* PROBLEM: Reproduce every caption line in the data below verbatim, omitting the pictures.

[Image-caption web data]
====

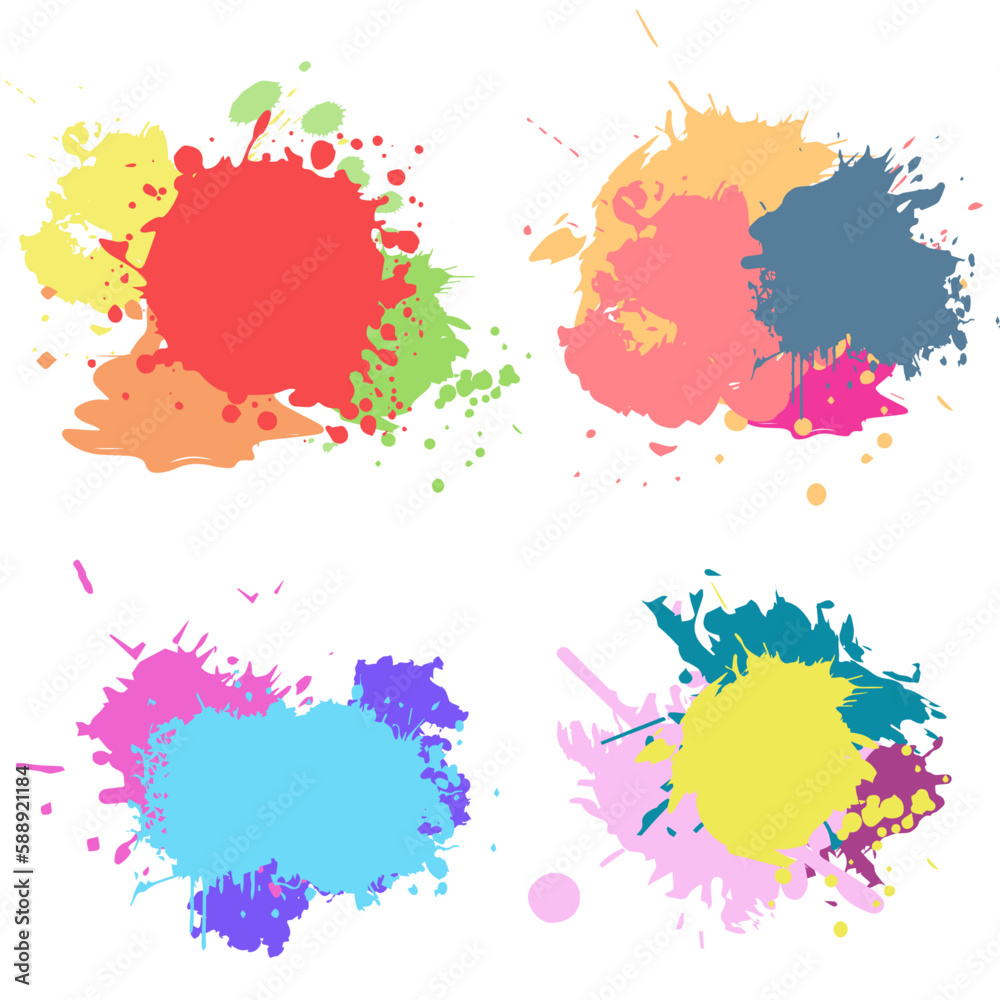 Collection of colorful ink frames isolated on the white background. Set of abstract Ink paintbrush backgrounds, banners, shapes, figures.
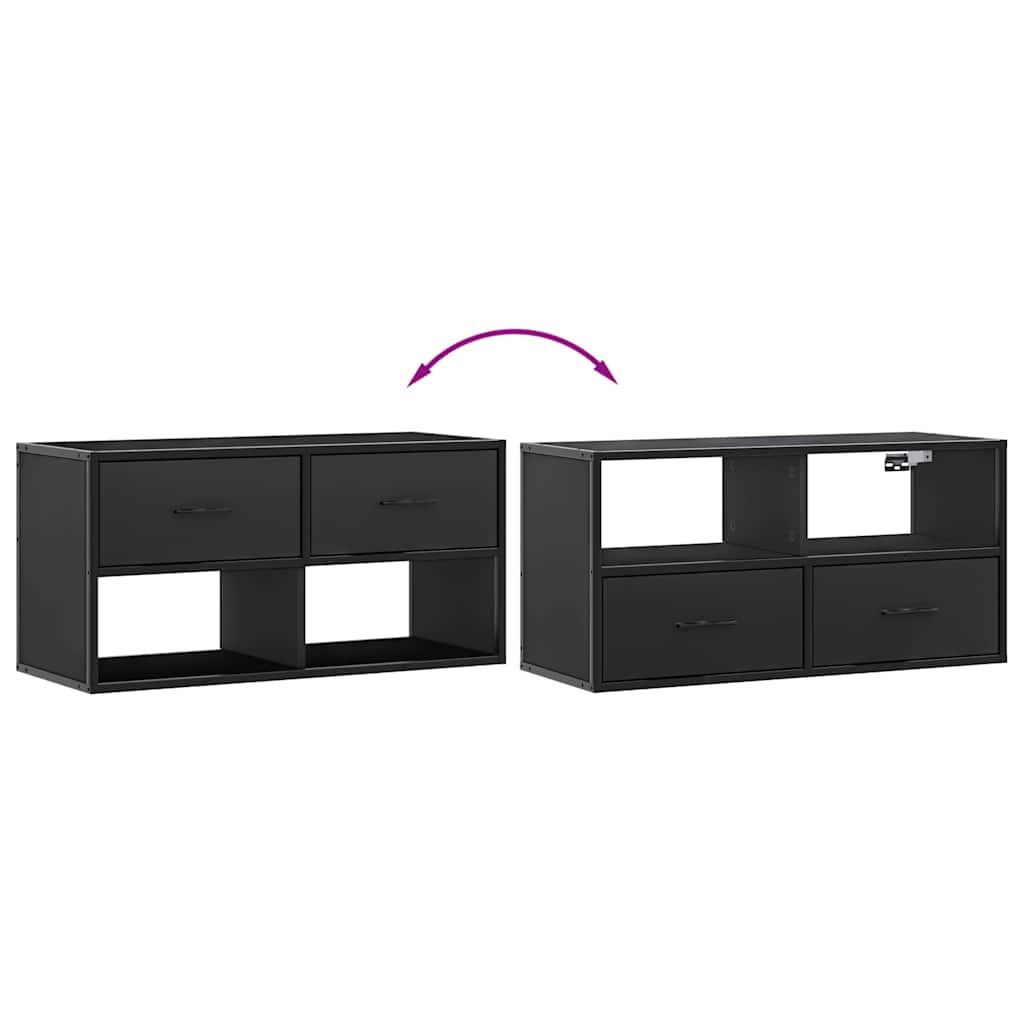 TV Cabinet Black 80x31x39,5 cm Engineered Wood and Metal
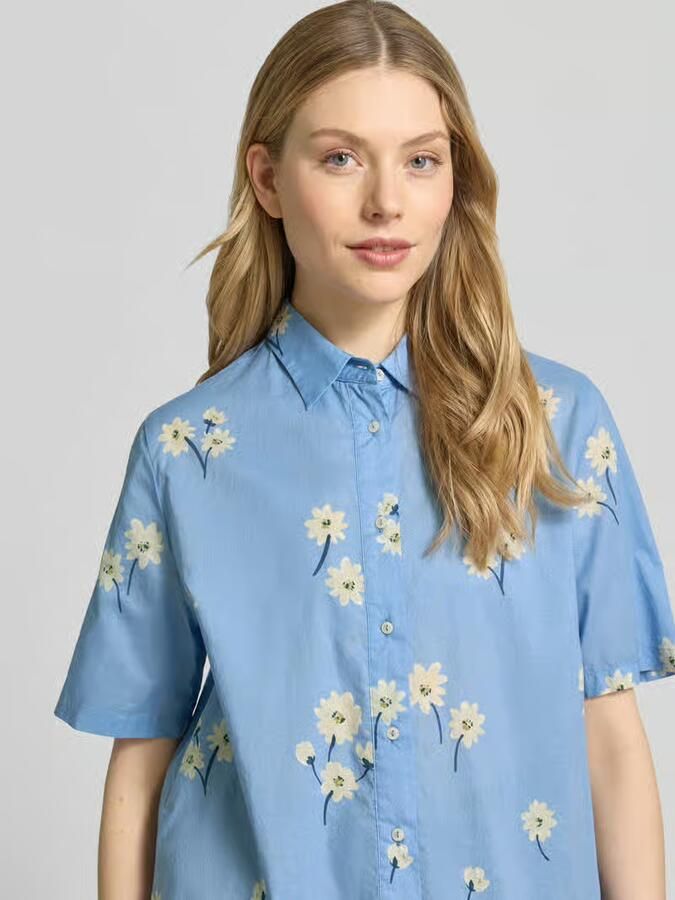 0039 italy relaxed fit vrijetijdsoverhemd met een bloemige all-over print model 'Bea'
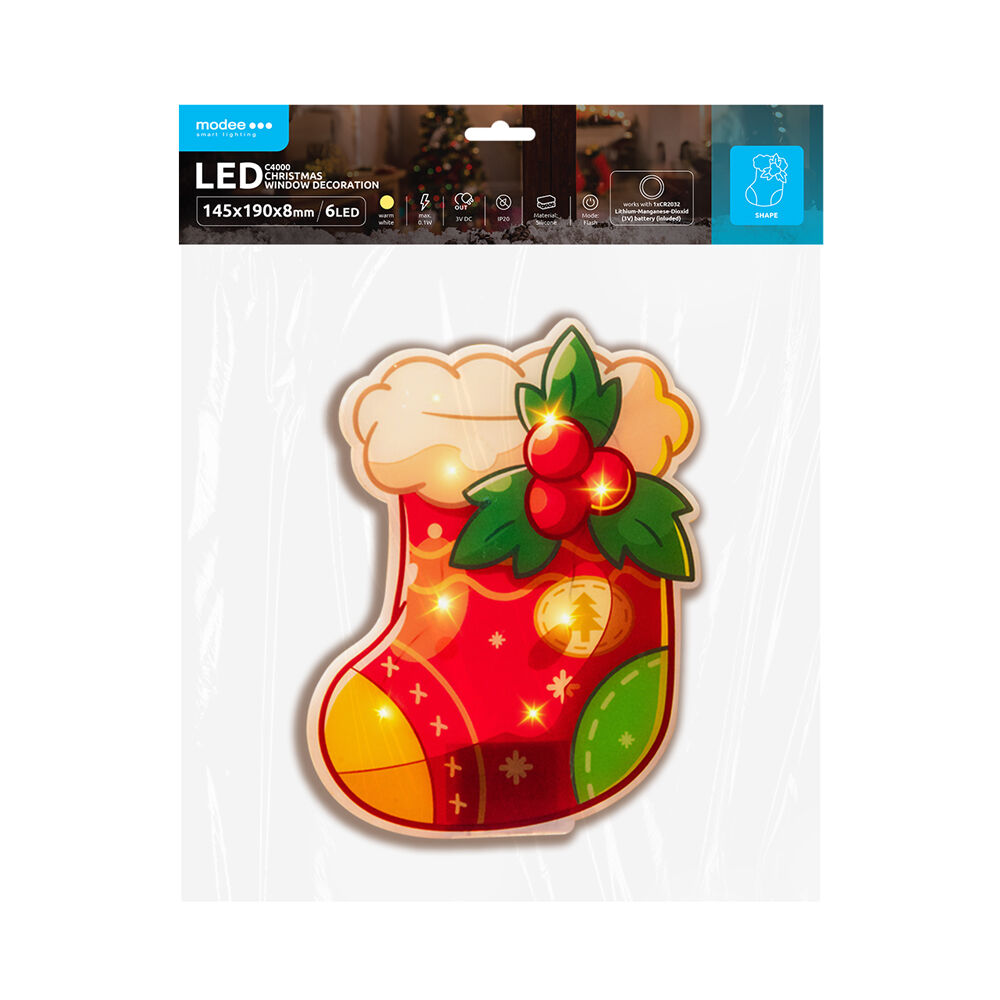 Modee Lighting LED dekorácia do okna C4000 ponožka 1 Modee Lighting LED dekorácia do okna C4000 ponožka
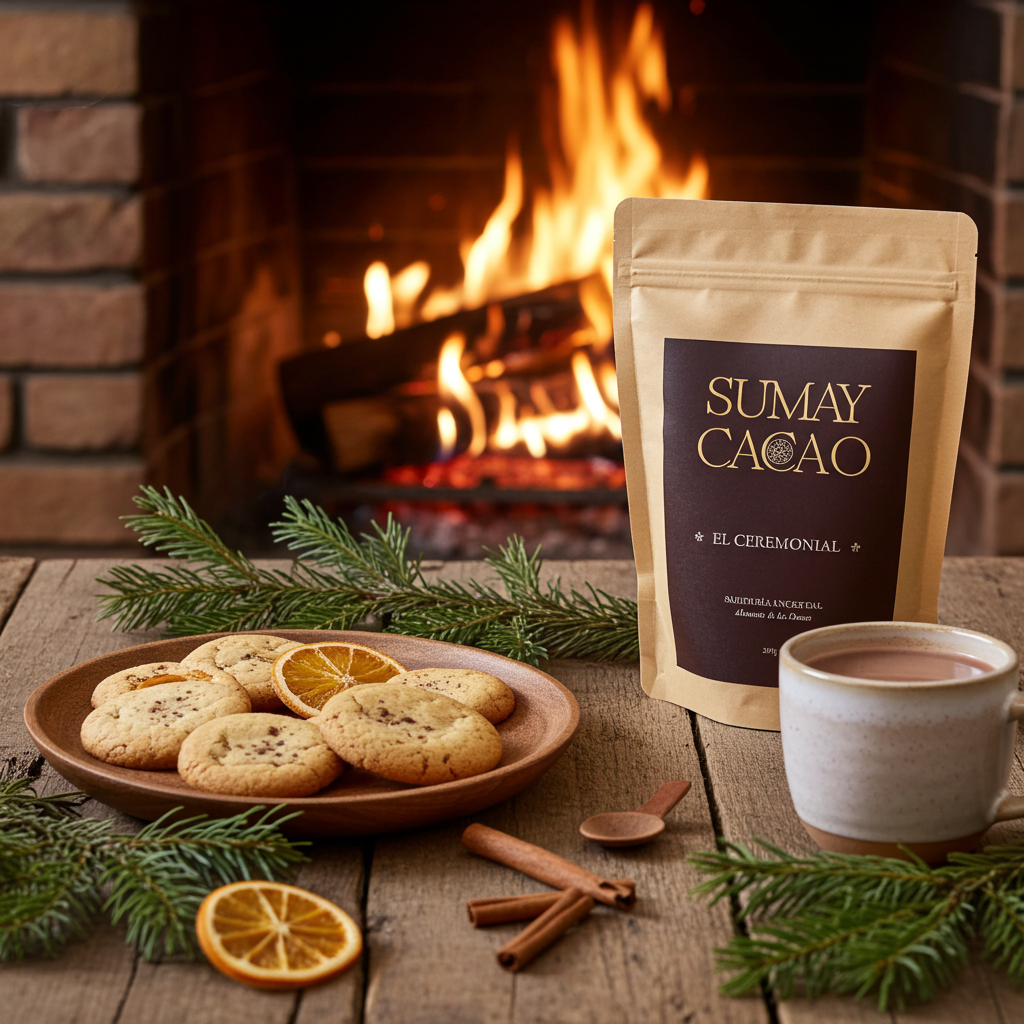 Galletas navideñas con cacao ceremonial Sumay Cacao, naranja y canela, servidas frente a una chimenea encendida en un ambiente cálido y acogedor.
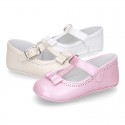 PEARLED Nappa leather Little T- Strap Mary Janes for babies.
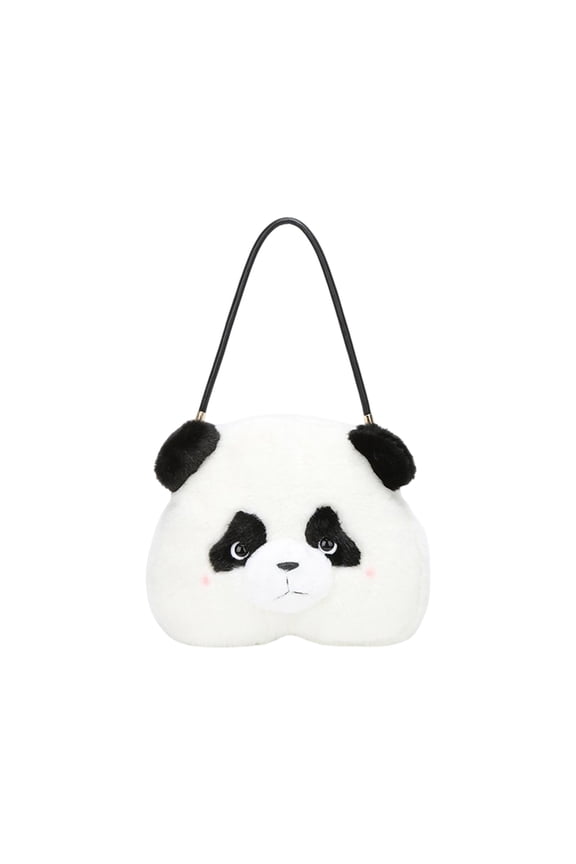 Plush Panda Purse for Women, Cute Lint Crossbody Bag Small Fluffy Panda Shoulder Bag, Mini Plush Animal Bag for Travel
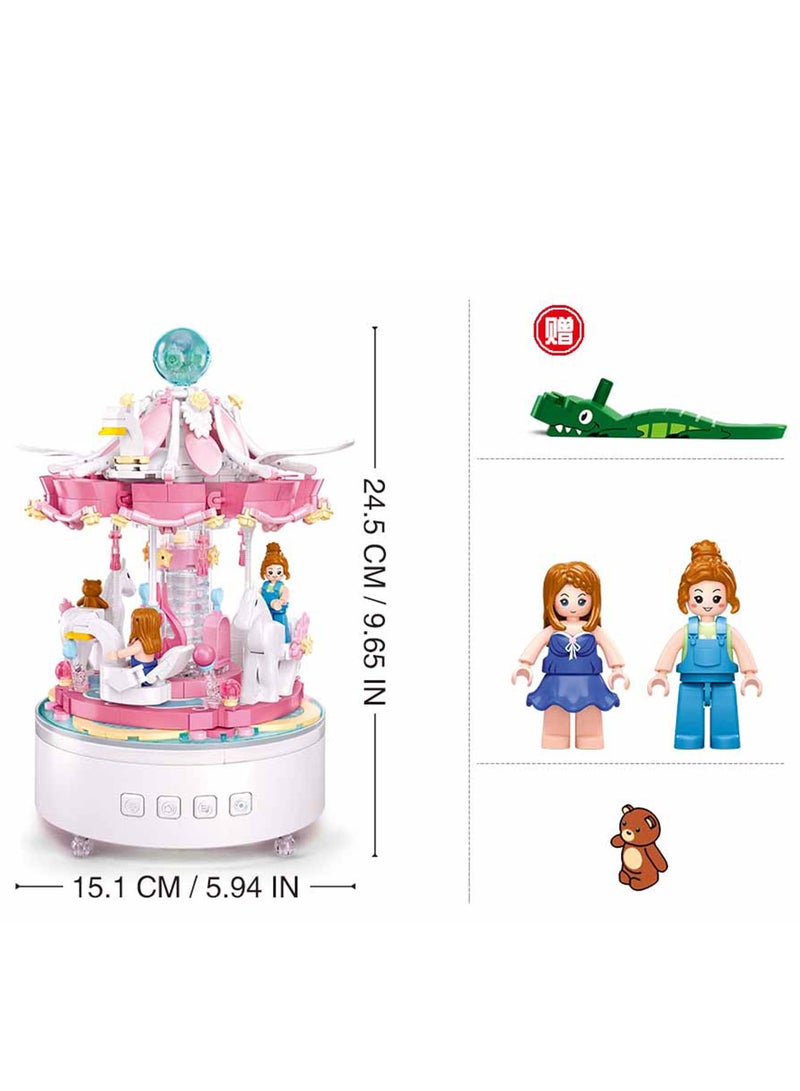 Sluban Bricks Carousel Music Box 566-Piecess - Image 3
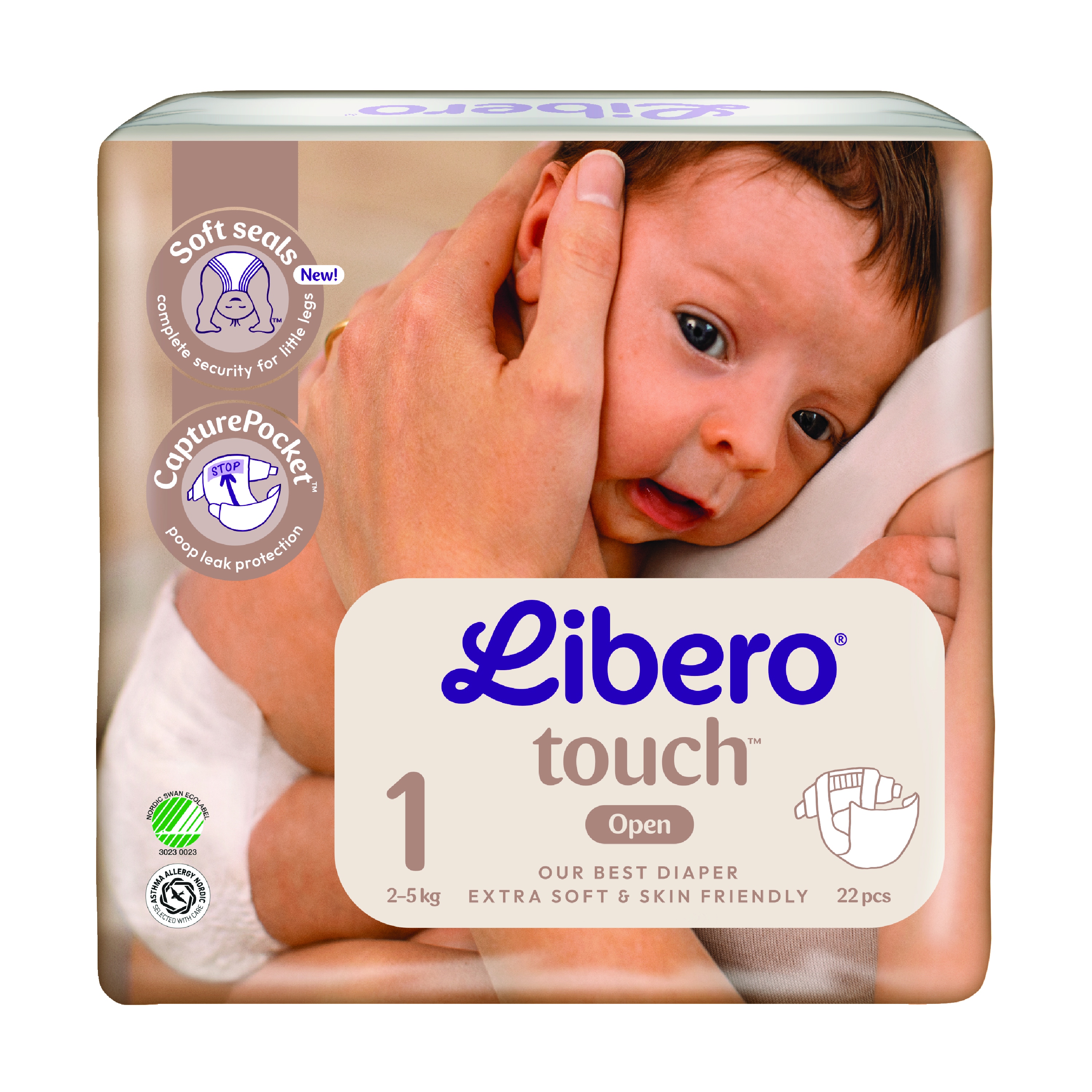 Touch 1 Åpne Bleier, 2-5 kg, 22 stk.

====

* ANSWER SPACE:
 Collection of colorful ink frames isolated on the white background. Set of abstract Ink paintbrush backgrounds, banners, shapes, figures.
 TV Cabinet Black 80x31x39,5 cm Engineered Wood and Metal
 0039 italy relaxed fit vrijetijdsoverhemd met een bloemige all-over print model 'Bea'
 Modee Lighting LED dekorácia do okna C4000 ponožka 1 Modee Lighting LED dekorácia do okna C4000 ponožka
 Galletas navideñas con cacao ceremonial Sumay Cacao, naranja y canela, servidas frente a una chimenea encendida en un ambiente cálido y acogedor.
 PEARLED Nappa leather Little T- Strap Mary Janes for babies.
 Plush Panda Purse for Women, Cute Lint Crossbody Bag Small Fluffy Panda Shoulder Bag, Mini Plush Animal Bag for Travel
 Sluban Bricks Carousel Music Box 566-Piecess - Image 3
 Touch 1 Åpne Bleier, 2-5 kg, 22 stk.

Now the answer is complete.